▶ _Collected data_
..........

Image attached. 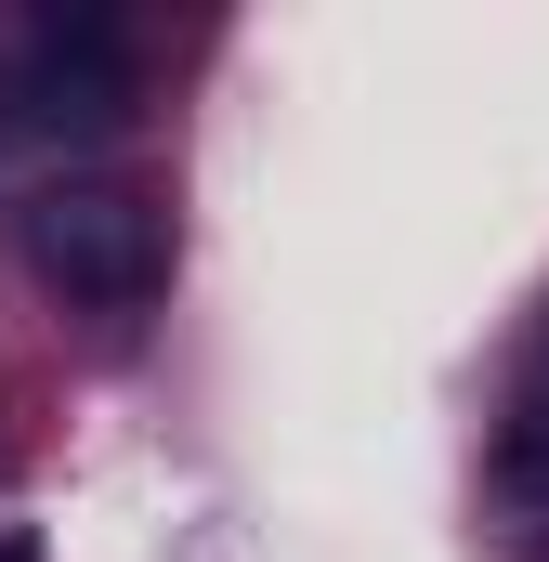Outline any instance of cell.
<instances>
[{
    "mask_svg": "<svg viewBox=\"0 0 549 562\" xmlns=\"http://www.w3.org/2000/svg\"><path fill=\"white\" fill-rule=\"evenodd\" d=\"M26 276L66 314H144L170 288V210L144 183H53L26 196Z\"/></svg>",
    "mask_w": 549,
    "mask_h": 562,
    "instance_id": "6da1fadb",
    "label": "cell"
},
{
    "mask_svg": "<svg viewBox=\"0 0 549 562\" xmlns=\"http://www.w3.org/2000/svg\"><path fill=\"white\" fill-rule=\"evenodd\" d=\"M0 105H13V132H40V144H105L132 119V40L105 13H53L26 40V66L0 79Z\"/></svg>",
    "mask_w": 549,
    "mask_h": 562,
    "instance_id": "7a4b0ae2",
    "label": "cell"
},
{
    "mask_svg": "<svg viewBox=\"0 0 549 562\" xmlns=\"http://www.w3.org/2000/svg\"><path fill=\"white\" fill-rule=\"evenodd\" d=\"M497 537H511V562H549V406L497 431Z\"/></svg>",
    "mask_w": 549,
    "mask_h": 562,
    "instance_id": "3957f363",
    "label": "cell"
}]
</instances>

..........

▶ _REQUIREMENT_
Show every line of the data above that contains the string "http".

▶ _TASK SOLUTION_
    "mask_svg": "<svg viewBox=\"0 0 549 562\" xmlns=\"http://www.w3.org/2000/svg\"><path fill=\"white\" fill-rule=\"evenodd\" d=\"M26 276L66 314H144L170 288V210L144 183H53L26 196Z\"/></svg>",
    "mask_svg": "<svg viewBox=\"0 0 549 562\" xmlns=\"http://www.w3.org/2000/svg\"><path fill=\"white\" fill-rule=\"evenodd\" d=\"M0 105H13V132H40V144H105L132 119V40L105 13H53L26 40V66L0 79Z\"/></svg>",
    "mask_svg": "<svg viewBox=\"0 0 549 562\" xmlns=\"http://www.w3.org/2000/svg\"><path fill=\"white\" fill-rule=\"evenodd\" d=\"M497 537H511V562H549V406L497 431Z\"/></svg>",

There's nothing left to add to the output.